To get maximum tokens generated for target CPU

Archana Barve
Jun 9
1 min read

Updated: Jun 13

LLMs are Getting Better and Smaller

Let’s look at Llama as an example. The rapid evolution of these models highlights a key trend in AI: prioritizing efficiency and performance.

When Llama 2 70B launched in August 2023, it was considered a top-tier foundational model.
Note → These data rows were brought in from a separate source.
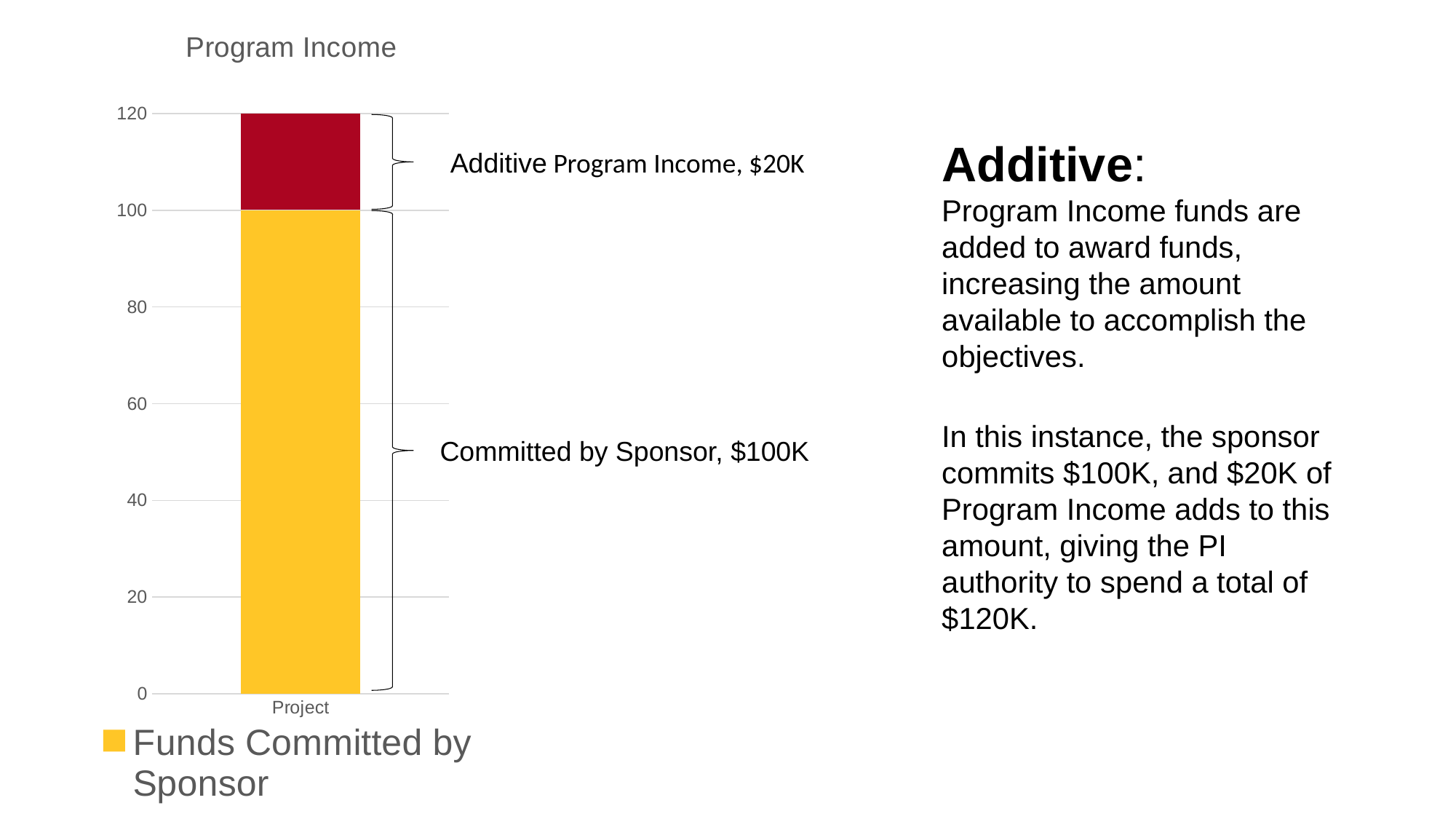
What is the total height of the stacked bar for Project? 120 What kind of chart is shown on the slide? stacked bar chart How many entries does the chart's legend list? 1 What is the amount labelled as Committed by Sponsor? $100K What is the highest value shown on the y axis? 120 What is the title of the chart? Program Income Is the total of the stacked bar for Project greater or less than 100? greater Which segment of the bar is larger, Committed by Sponsor or Additive Program Income? Committed by Sponsor What is the label of the category on the x axis? Project What is the difference between the Committed by Sponsor amount and the Additive Program Income amount? $80K What is the amount labelled as Additive Program Income? $20K How many categories are shown on the x axis of the chart? 1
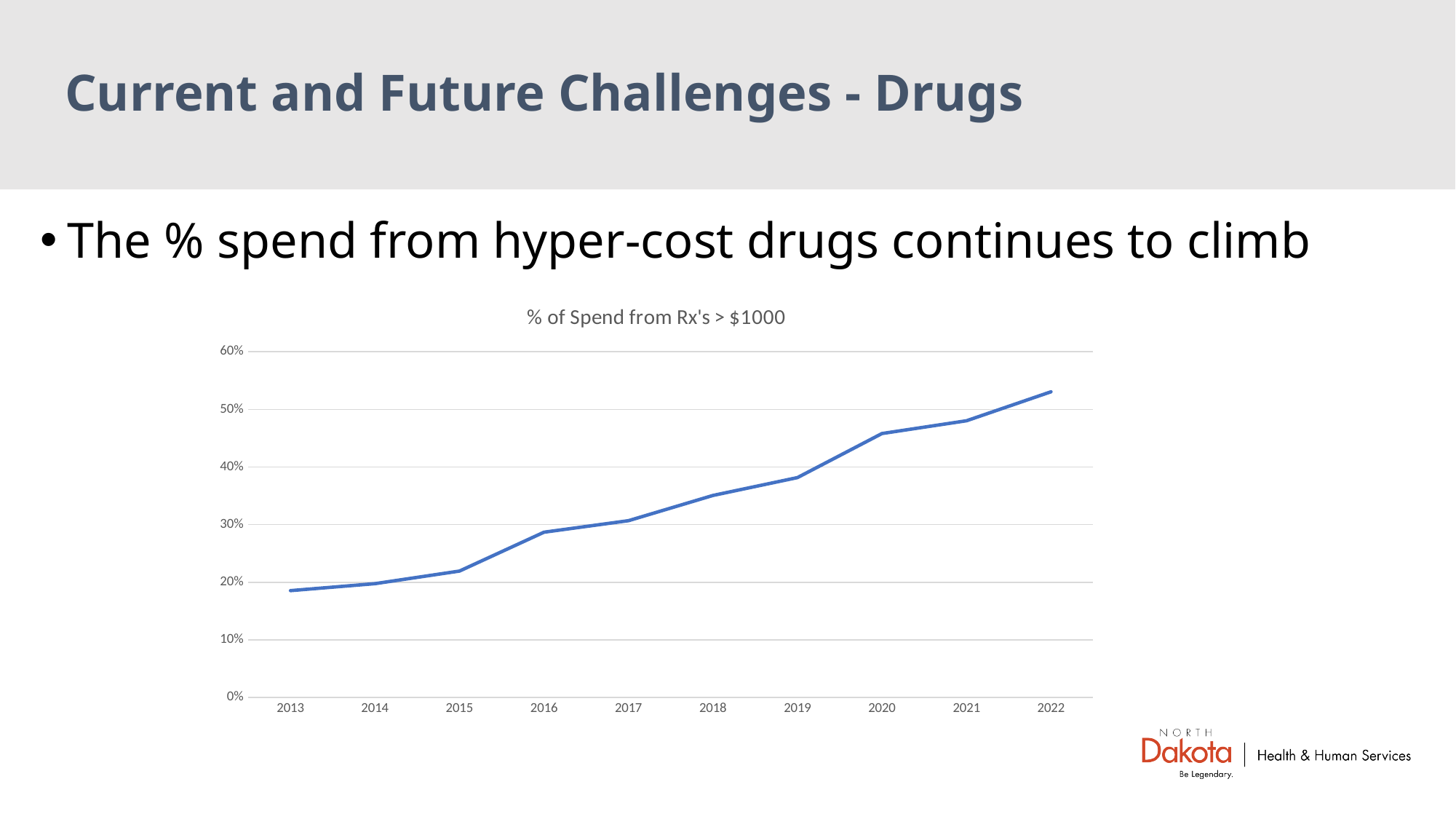
Which year has the highest % of spend from Rx's > $1000? 2022 How many years are plotted on the x axis of the chart? 10 Is the value for 2015 greater or less than 30%? less What is the title of the chart? % of Spend from Rx's > $1000 Which year has the lowest % of spend from Rx's > $1000? 2013 Is the value for 2020 greater or less than 40%? greater Which year has a larger value, 2016 or 2020? 2020 Is the value for 2013 greater or less than 20%? less Does the % of spend from Rx's > $1000 rise or fall from 2013 to 2022? rise What kind of chart is shown on the slide? line chart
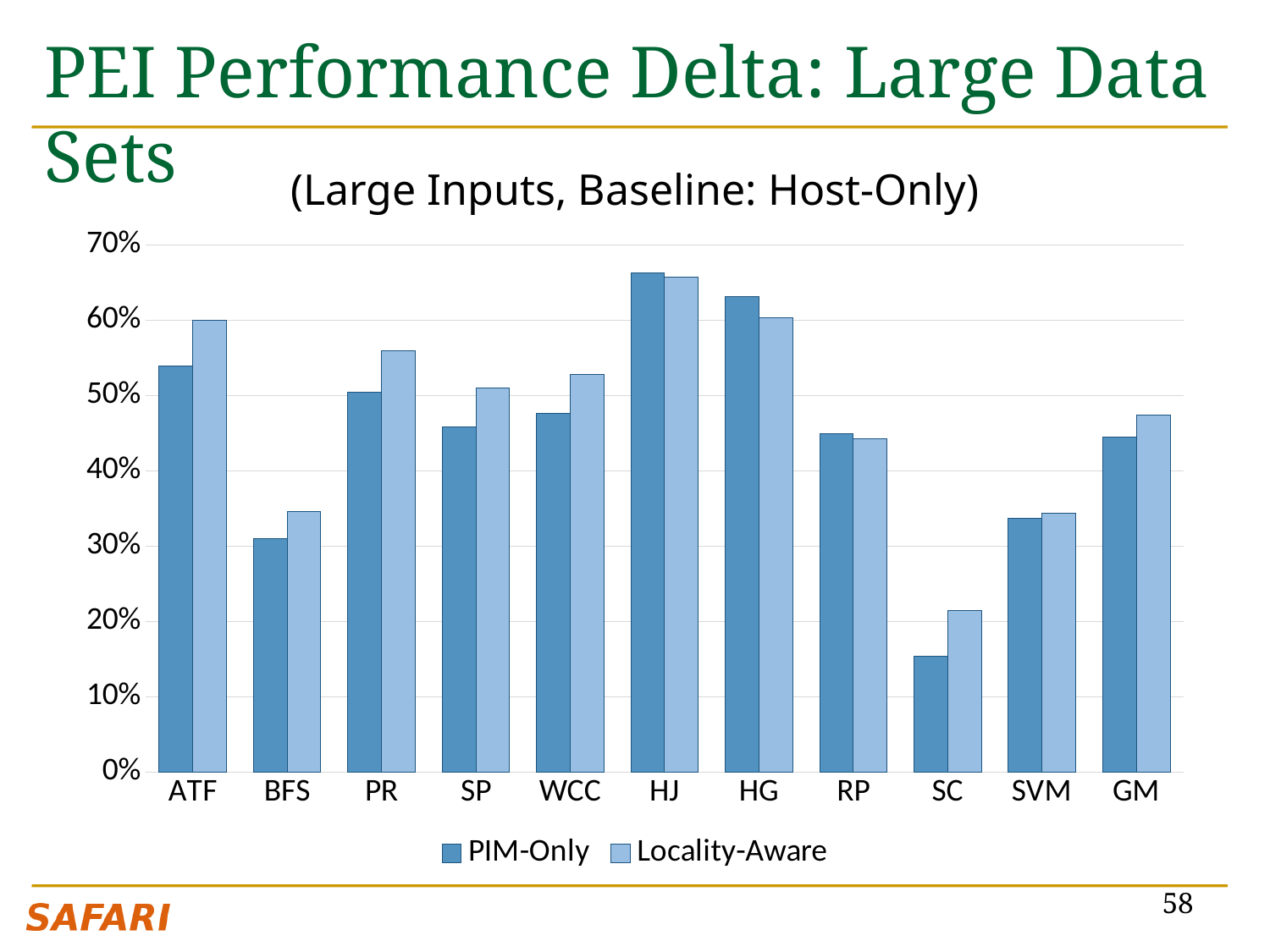
Is the Locality-Aware value for SC greater or less than 30%? less Which category has the highest PIM-Only value? HJ For ATF, which series has the larger value, PIM-Only or Locality-Aware? Locality-Aware Is the PIM-Only value for ATF greater or less than 50%? greater What are the two series named in the legend? PIM-Only and Locality-Aware What kind of chart is shown on the slide? Bar chart Which category has the lowest Locality-Aware value? SC Is the PIM-Only value for BFS greater or less than 40%? less For HG, which series has the larger value, PIM-Only or Locality-Aware? PIM-Only How many series does the legend list? 2 How many categories are shown on the x axis? 11 Which category has the lowest PIM-Only value? SC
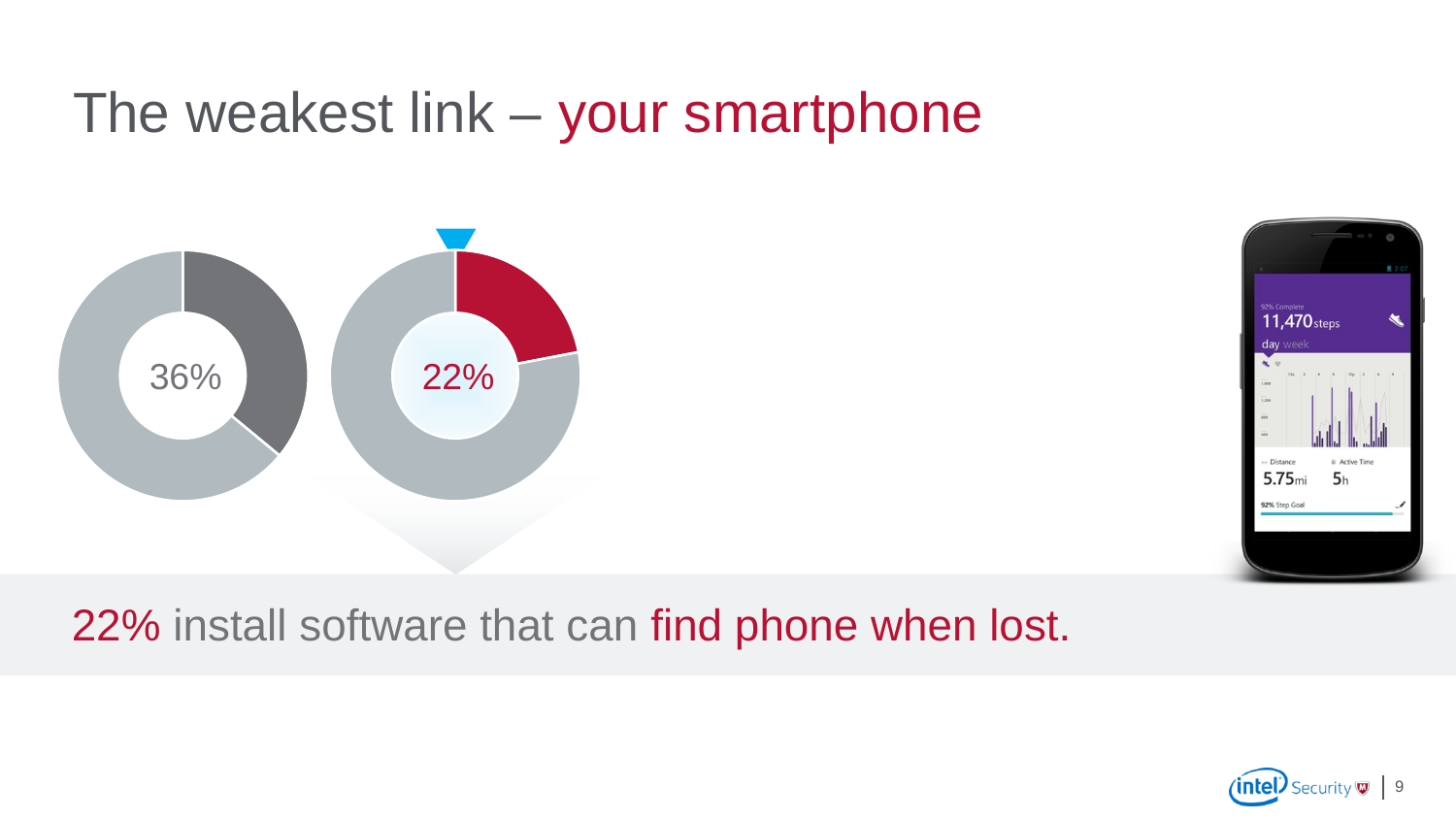
Which donut chart shows the larger percentage, the left one or the right one? the left one Is the value shown in the left donut chart greater or less than 30%? greater What percentage is shown in the centre of the left donut chart? 36% Is the value shown in the right donut chart greater or less than 25%? less How many donut charts are shown on the slide? 2 According to the slide, what percentage install software that can find the phone when lost? 22% What colour is the highlighted slice in the right donut chart? red What kind of chart is the right chart on the slide? donut chart In the right donut chart, what share of the whole does the red slice represent? 22% What percentage is shown in the centre of the right donut chart? 22% What kind of chart is the left chart on the slide? donut chart What is the difference between the percentage in the left donut chart and the percentage in the right donut chart? 14%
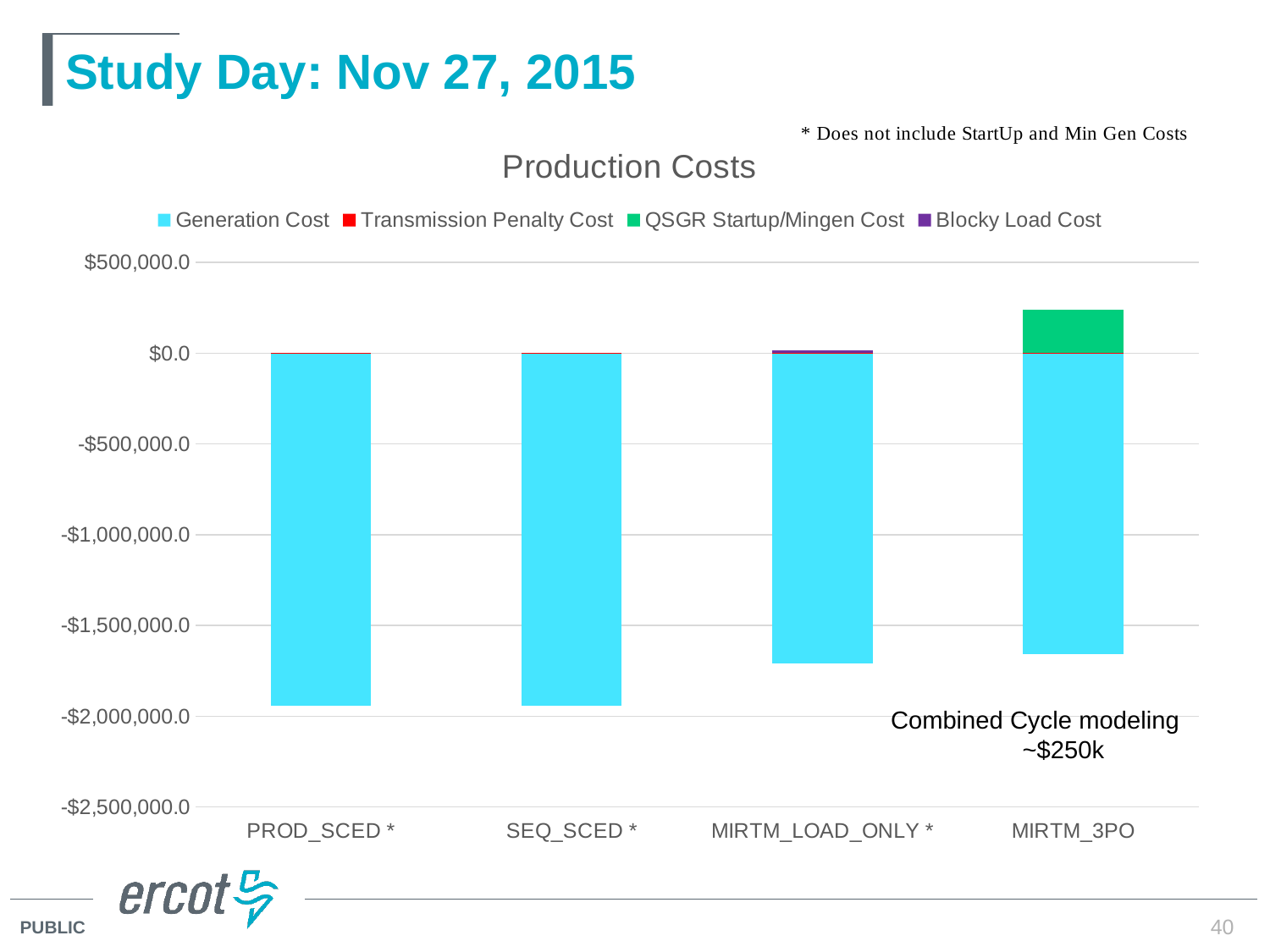
Which series is shown in green in the legend? QSGR Startup/Mingen Cost Is the Generation Cost for PROD_SCED * greater or less than -$1,500,000.0? less Is the Generation Cost for SEQ_SCED * greater or less than -$1,500,000.0? less How many categories are shown on the x axis? 4 Is the Generation Cost for MIRTM_3PO greater or less than -$1,500,000.0? less Which has the more negative Generation Cost, PROD_SCED * or MIRTM_LOAD_ONLY *? PROD_SCED * How many series does the legend list? 4 What kind of chart is shown on the slide? Stacked bar chart What is the title of the chart? Production Costs Which category is the only one with a visible QSGR Startup/Mingen Cost segment? MIRTM_3PO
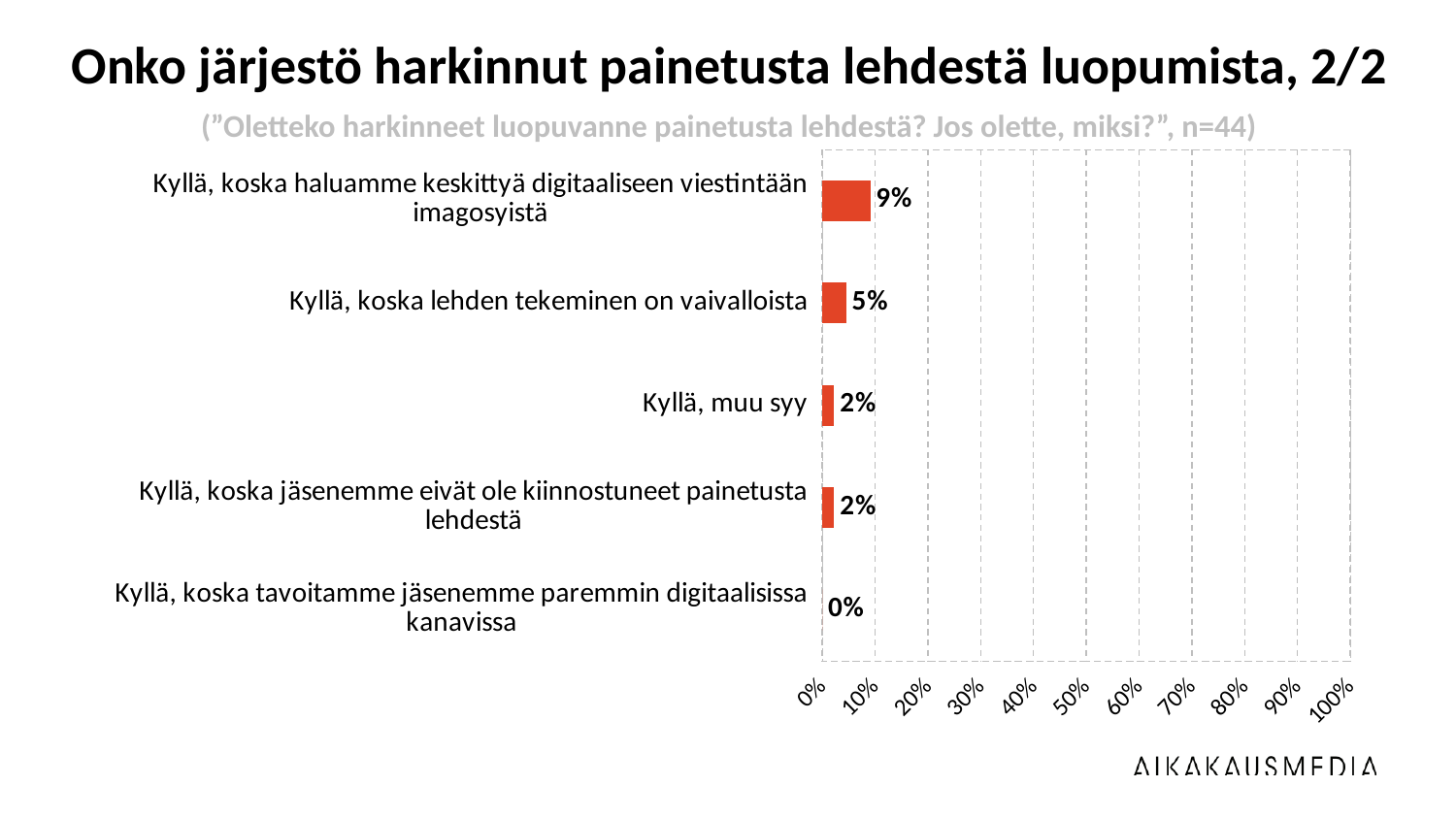
Which category has the highest value? Kyllä, koska haluamme keskittyä digitaaliseen viestintään imagosyistä What is the difference between the values for "Kyllä, koska haluamme keskittyä digitaaliseen viestintään imagosyistä" and "Kyllä, koska lehden tekeminen on vaivalloista"? 4% What kind of chart is shown on the slide? bar chart What is the value for "Kyllä, muu syy"? 2% What is the value for "Kyllä, koska tavoitamme jäsenemme paremmin digitaalisissa kanavissa"? 0% What is the value for "Kyllä, koska lehden tekeminen on vaivalloista"? 5% Which category has the lowest value? Kyllä, koska tavoitamme jäsenemme paremmin digitaalisissa kanavissa What is the value for "Kyllä, koska haluamme keskittyä digitaaliseen viestintään imagosyistä"? 9% How many categories are shown in the chart? 5 Is the value for "Kyllä, koska haluamme keskittyä digitaaliseen viestintään imagosyistä" greater or less than 10%? less Which is larger: the value for "Kyllä, koska lehden tekeminen on vaivalloista" or for "Kyllä, muu syy"? Kyllä, koska lehden tekeminen on vaivalloista What is the sample size (n) stated in the chart subtitle? n=44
However, its massive size demanded powerful hardware like the NVIDIA H100 accelerator. Less than nine months later, Meta introduced Llama 3 8B, shrinking the model by almost 9x. This enabled it to run on smaller AI accelerators and even optimized CPUs, drastically reducing the required hardware costs and power usage. Impressively, Llama 3 8B surpassed its larger predecessor in accuracy benchmarks.

Setup details

Tested with llama.cpp on

Machine: Gv4 r8g.24xlarge
OS: ubuntu 2204
kernel: 6.8.AWS
Model: Meta-Llama-3.1-8B-Instruct- Q8_0.gguf

Test sweep

nproc x nthreads x bs [1-32]

Graphs with observations highlighting benefits

Token generation is done in an auto-regressive manner and is highly sensitive to the length of output needed to be generated. Arm optimizations help here with larger batch sizes, increasing the throughput by more than 2x.